**Exercises to complete**
A – Which paper does the sight word tree post recommend for measuring out the tree's length?
B – Please repeat the sight word tree post from "Here’s one way" to "an appropriate size.".

**Text extract**
⁂

Empowering Parents to Teach- Sight Word Tree

Sight Word Tree in Fall Colors

One way to help your little one learn sight words is to have the words visible in your house to give your child more exposure to the words s/he is learning.  By making a sight word tree, you’ll have a fun colorful display for sight words!

 

Note: This post contains affiliate links

 

Here’s one way to make a sight word tree:

 

The Tree

  • Using easel roll paper, because it is long, measure out the length of your tree.  You would base this on how high you want your tree to be on your wall.
  • Cut all the way across.  You can use the extra width to make the branches.  Color the entire surface brown.
  • Decide how wide you want your tree and cut out the tree. With the remainder of the brown paper, cut the rest into strips to be your branches.
  • After affixing the tree trunk your wall, decide how long you want your branches and cut them to an appropriate size.

⁂

**Given data**
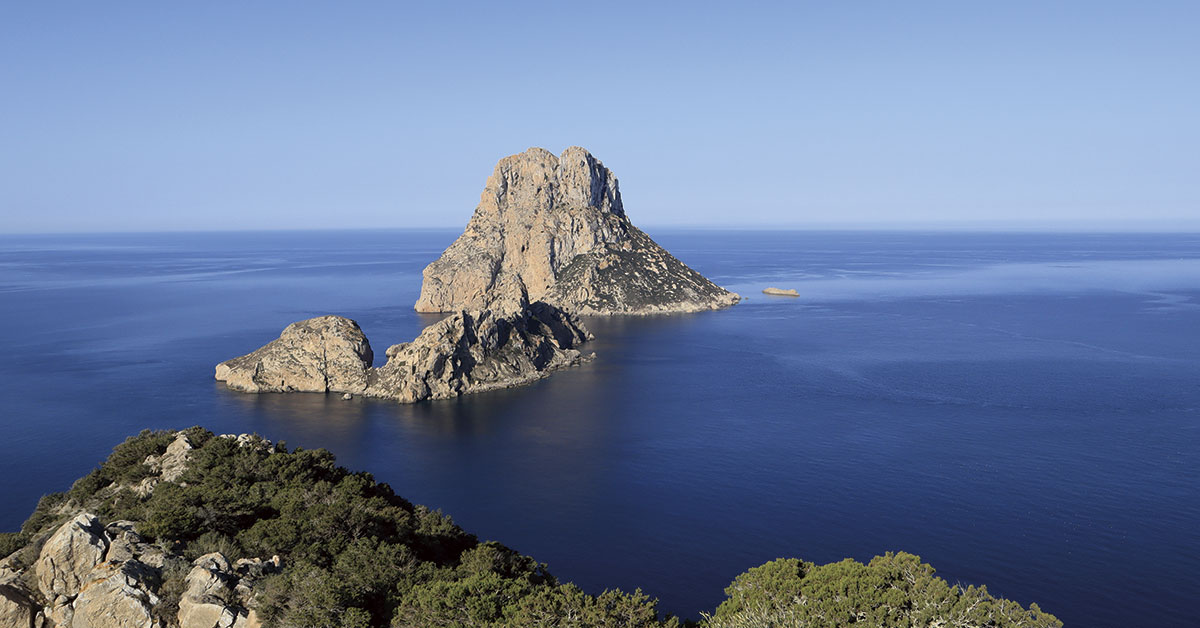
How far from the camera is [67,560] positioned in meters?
27.5

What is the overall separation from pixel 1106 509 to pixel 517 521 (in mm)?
48988

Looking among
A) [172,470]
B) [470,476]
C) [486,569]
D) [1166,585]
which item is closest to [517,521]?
[470,476]

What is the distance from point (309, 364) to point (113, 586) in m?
86.8

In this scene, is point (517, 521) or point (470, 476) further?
point (470, 476)

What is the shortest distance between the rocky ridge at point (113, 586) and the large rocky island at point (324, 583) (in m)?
0.04

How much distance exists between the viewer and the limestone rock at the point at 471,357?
109m

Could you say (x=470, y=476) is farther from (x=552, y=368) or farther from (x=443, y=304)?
(x=443, y=304)

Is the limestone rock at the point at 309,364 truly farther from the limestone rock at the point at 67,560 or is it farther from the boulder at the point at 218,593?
the boulder at the point at 218,593

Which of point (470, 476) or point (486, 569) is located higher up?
point (486, 569)

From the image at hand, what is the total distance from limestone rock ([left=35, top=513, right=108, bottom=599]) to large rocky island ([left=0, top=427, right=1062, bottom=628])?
4cm

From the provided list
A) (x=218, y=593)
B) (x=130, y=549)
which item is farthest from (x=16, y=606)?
(x=218, y=593)

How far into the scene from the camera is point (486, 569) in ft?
108

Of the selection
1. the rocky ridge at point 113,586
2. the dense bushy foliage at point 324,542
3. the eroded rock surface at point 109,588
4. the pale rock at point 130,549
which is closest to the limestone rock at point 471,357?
the dense bushy foliage at point 324,542

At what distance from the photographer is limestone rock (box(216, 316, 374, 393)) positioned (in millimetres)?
109500
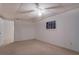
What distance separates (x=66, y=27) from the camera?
2.85 m

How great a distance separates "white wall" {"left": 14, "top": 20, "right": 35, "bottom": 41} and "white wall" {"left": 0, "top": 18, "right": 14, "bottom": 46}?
0.11m

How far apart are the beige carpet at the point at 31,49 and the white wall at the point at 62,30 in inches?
5.4

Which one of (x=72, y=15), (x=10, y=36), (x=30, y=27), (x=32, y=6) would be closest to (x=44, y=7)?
(x=32, y=6)

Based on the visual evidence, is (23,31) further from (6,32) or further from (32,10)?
(32,10)

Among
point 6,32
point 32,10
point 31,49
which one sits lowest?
point 31,49

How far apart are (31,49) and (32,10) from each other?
2.70 ft

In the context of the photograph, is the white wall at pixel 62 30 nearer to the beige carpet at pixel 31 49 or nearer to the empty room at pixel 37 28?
the empty room at pixel 37 28

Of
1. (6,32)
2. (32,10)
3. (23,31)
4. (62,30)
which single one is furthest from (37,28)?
(6,32)

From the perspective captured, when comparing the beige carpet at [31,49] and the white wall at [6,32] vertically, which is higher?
the white wall at [6,32]

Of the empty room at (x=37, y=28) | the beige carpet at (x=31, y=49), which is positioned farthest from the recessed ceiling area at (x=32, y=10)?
the beige carpet at (x=31, y=49)

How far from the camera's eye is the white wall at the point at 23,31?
2.75 metres

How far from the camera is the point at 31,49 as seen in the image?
105 inches
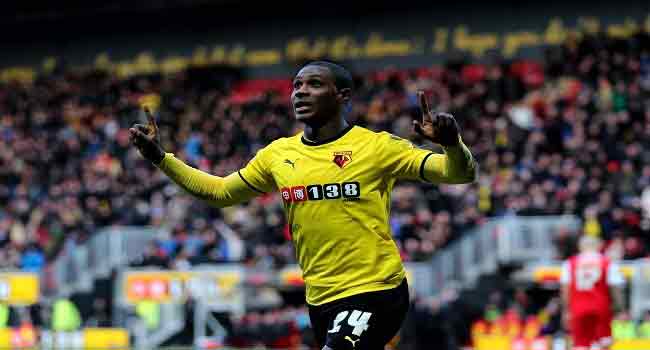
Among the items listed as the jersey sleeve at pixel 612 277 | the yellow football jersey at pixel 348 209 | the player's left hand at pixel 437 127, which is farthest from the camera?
the jersey sleeve at pixel 612 277

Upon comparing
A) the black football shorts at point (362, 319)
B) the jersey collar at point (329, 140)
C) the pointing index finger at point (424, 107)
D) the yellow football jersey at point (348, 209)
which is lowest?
the black football shorts at point (362, 319)

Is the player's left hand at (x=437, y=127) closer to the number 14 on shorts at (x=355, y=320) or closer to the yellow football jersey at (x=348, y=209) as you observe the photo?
the yellow football jersey at (x=348, y=209)

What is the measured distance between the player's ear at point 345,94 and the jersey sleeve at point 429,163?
0.92 ft

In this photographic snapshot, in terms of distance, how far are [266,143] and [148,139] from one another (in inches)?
904

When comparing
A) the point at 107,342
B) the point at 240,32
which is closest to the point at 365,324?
the point at 107,342

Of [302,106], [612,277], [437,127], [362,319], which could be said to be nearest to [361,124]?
[612,277]

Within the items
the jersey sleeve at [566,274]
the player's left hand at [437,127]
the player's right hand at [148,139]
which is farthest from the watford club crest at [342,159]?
the jersey sleeve at [566,274]

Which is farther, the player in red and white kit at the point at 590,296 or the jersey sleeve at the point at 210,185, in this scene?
the player in red and white kit at the point at 590,296

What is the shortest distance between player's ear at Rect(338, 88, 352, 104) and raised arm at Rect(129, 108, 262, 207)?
28.4 inches

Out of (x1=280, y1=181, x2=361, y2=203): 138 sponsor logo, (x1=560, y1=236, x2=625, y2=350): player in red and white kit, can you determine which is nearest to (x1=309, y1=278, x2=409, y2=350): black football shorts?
(x1=280, y1=181, x2=361, y2=203): 138 sponsor logo

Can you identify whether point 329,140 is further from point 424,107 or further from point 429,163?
point 424,107

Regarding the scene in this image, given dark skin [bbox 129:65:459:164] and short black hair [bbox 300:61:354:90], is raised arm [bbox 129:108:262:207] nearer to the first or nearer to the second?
dark skin [bbox 129:65:459:164]

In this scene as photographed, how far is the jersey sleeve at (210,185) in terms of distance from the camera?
6.99 meters

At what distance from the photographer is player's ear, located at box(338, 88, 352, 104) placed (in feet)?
21.7
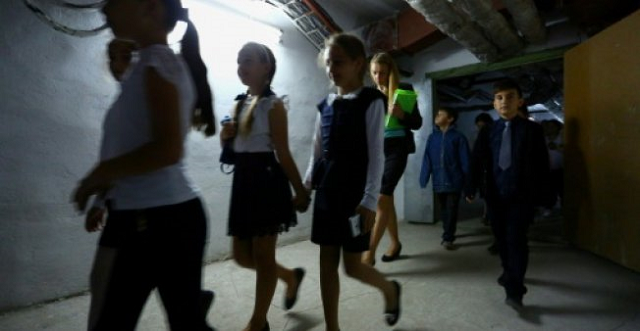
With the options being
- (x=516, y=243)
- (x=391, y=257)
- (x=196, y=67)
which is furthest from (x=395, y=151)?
(x=196, y=67)

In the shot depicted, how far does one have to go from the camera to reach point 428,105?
4.35 metres

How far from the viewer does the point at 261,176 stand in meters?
1.54

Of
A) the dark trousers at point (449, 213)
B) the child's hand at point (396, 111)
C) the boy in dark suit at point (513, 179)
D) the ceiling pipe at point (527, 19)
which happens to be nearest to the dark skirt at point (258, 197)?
the child's hand at point (396, 111)

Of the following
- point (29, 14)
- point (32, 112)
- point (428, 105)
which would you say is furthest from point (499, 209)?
point (29, 14)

⁂

**Correct answers**
A – Easel roll paper.

B –
Here’s one way to make a sight word tree:

 

The Tree

  • Using easel roll paper, because it is long, measure out the length of your tree.  You would base this on how high you want your tree to be on your wall.
  • Cut all the way across.  You can use the extra width to make the branches.  Color the entire surface brown.
  • Decide how wide you want your tree and cut out the tree. With the remainder of the brown paper, cut the rest into strips to be your branches.
  • After affixing the tree trunk your wall, decide how long you want your branches and cut them to an appropriate size.